----- Passage to read -----
Brief notes on DataLoader of Pytorch:

* The most important argument is the dataset argument, which indicates the data that will be loaded. Pytorch supports:
    - map-style datasets: the classes that have `__getitem__()` and `__len()` defined.
    - iterable-style datasets: classes that inherit form `IterableDataset` and implements `__iter__()`.
* Using num_workers as a positive integer makes the DataLoading parallel (several worker processes).
* `num_workers`: how many subprocesses to use for data loading. 0 means that the data will be loaded in the main process.
* `batch_size`: how many samples per batch to load.
* `shuffle`: set to `True` to have the data reshuffled at every epoch.

In [None]:
# We could create an «if» statement and use it for different
# splitings. train/val for the selection of the model and
# 100% train for doing the last submission.

# This splits our dataset in order to avoid testing on the competition's public test set.
train, val = train_test_split(group, test_size=0.2)

# Initializes the class we defined above.
train_dataset = SAKTDataset(train, n_questions)
# Uses the DataLoader to load data into Pytorch
train_dataloader = DataLoader(train_dataset, batch_size=2048, shuffle=True, num_workers=8)
# garbage collector:
del train

# The same for the test dataset:
val_dataset = SAKTDataset(val, n_questions)
----- Provided material -----
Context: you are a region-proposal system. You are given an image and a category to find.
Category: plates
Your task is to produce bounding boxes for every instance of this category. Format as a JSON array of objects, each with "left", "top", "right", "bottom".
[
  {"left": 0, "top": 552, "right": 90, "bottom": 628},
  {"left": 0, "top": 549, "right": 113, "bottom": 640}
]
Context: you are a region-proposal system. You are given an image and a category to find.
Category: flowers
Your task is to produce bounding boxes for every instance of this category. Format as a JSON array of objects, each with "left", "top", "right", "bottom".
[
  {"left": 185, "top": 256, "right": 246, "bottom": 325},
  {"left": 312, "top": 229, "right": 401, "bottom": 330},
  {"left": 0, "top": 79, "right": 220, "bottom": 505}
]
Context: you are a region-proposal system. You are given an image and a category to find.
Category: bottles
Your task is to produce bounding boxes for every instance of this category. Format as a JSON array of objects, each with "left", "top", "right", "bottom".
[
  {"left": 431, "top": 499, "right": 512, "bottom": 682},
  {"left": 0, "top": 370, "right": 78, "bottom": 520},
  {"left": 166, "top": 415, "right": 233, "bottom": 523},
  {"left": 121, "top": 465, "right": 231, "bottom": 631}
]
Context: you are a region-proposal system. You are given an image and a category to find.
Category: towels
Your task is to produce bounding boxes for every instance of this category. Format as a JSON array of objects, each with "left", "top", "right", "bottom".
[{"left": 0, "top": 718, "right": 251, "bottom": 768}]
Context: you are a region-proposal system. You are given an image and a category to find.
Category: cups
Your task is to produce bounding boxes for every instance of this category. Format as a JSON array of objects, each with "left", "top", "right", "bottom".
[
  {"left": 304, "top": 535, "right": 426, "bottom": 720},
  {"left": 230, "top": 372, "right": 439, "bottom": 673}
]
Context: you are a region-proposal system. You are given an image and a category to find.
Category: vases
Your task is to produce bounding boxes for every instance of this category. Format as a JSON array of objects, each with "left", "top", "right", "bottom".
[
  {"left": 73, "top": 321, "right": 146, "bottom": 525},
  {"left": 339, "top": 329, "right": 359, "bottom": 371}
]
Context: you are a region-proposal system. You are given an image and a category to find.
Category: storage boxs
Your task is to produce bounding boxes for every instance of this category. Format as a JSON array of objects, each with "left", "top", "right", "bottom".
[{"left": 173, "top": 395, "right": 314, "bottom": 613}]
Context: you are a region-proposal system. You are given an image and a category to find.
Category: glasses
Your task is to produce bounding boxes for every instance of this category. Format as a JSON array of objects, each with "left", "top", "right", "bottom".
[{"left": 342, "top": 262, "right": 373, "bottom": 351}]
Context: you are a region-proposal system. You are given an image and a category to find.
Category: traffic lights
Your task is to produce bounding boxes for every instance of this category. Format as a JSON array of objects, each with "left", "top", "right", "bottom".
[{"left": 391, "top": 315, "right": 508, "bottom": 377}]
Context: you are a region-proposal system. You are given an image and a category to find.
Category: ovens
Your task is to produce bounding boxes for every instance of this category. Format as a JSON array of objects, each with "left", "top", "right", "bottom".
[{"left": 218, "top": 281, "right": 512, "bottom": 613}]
-----
> List of tasks
**A.** Answer these from the DataLoader notes, one line each:
(i) What does setting `num_workers` to 0 mean?
(ii) What value of `test_size` is passed to `train_test_split`?
(iii) What `batch_size` does the training DataLoader use?
**B.** Carry on the DataLoader notes from their final line, `val_dataset = SAKTDataset(val, n_questions)`.

> The replies
**A.**
(i) The data will be loaded in the main process.
(ii) 0.2
(iii) 2048

**B.**
val_dataloader = DataLoader(val_dataset, batch_size=2048, shuffle=True, num_workers=8)
del val

# Actually calling the garbage collector.
gc.collect()

print(len(train_dataset))
print(len(val_dataset))

# The first entry in the out of getitem is the first element
# of the training dataset.
#
# print(val_dataset[0])
# print(item[1])
# print(item[2])

## Definition of the SAKT model (based on SAKT1)

The process to define a Pytorch model:
1. First we load and prepare the data. This implies having the data in map-style or iterable-style as described above. Note that we need numerical inputs and numerical outputs. *Did we need to create a class? We could use the same dataframe we used before.*
2. Then we define the model (structure of the NN). To define a model, we need to extend the nn.Module.
3. After that, we need to define a loss function and an optimization algorithm. This allows to train the NN.
4. We train the NN. Then, we test it and finally we make predictions with it.


### On how we define the structure of the NN

* We need to inherit from nn.Module.
* The constructor of the class defines the layers of the NN.
* The `forward()` function defines how to forward propagate input through the defined layers (overrides predefined method).
* Among the available layers, there are `Linear` (defines a fully connected layer), `Conv2d` (convolutional), `MaxPool2d`, etcetera. 
* Among the available activation we have `ReLU`, `Softmax` and `Sigmoid`.
* The following example defines a MLP with a single layer:


    class MLP(nn.Module):

        def __init__(self, n_inputs):
            super(MLP, self).__init__()
            self.layer = Linear(n_inputs, 1)
            self.activation = Sigmoid()

        def forward(self, X):
            X = self.layer(X)
            X = self.activation(X)
            return X


## Description of the structure of the SAKT model

* It consists of several blocks. The last block is a Feed-forward network (MLP with one hidden layer).
    - The FFN produces the output and receives an already processed input.
* In the SAKT model, we have the following notation:
    - $\mathbf{X} = (\mathbf{x}_1, \dots, \mathbf{x}_n)$ is the student's past iterations (vector).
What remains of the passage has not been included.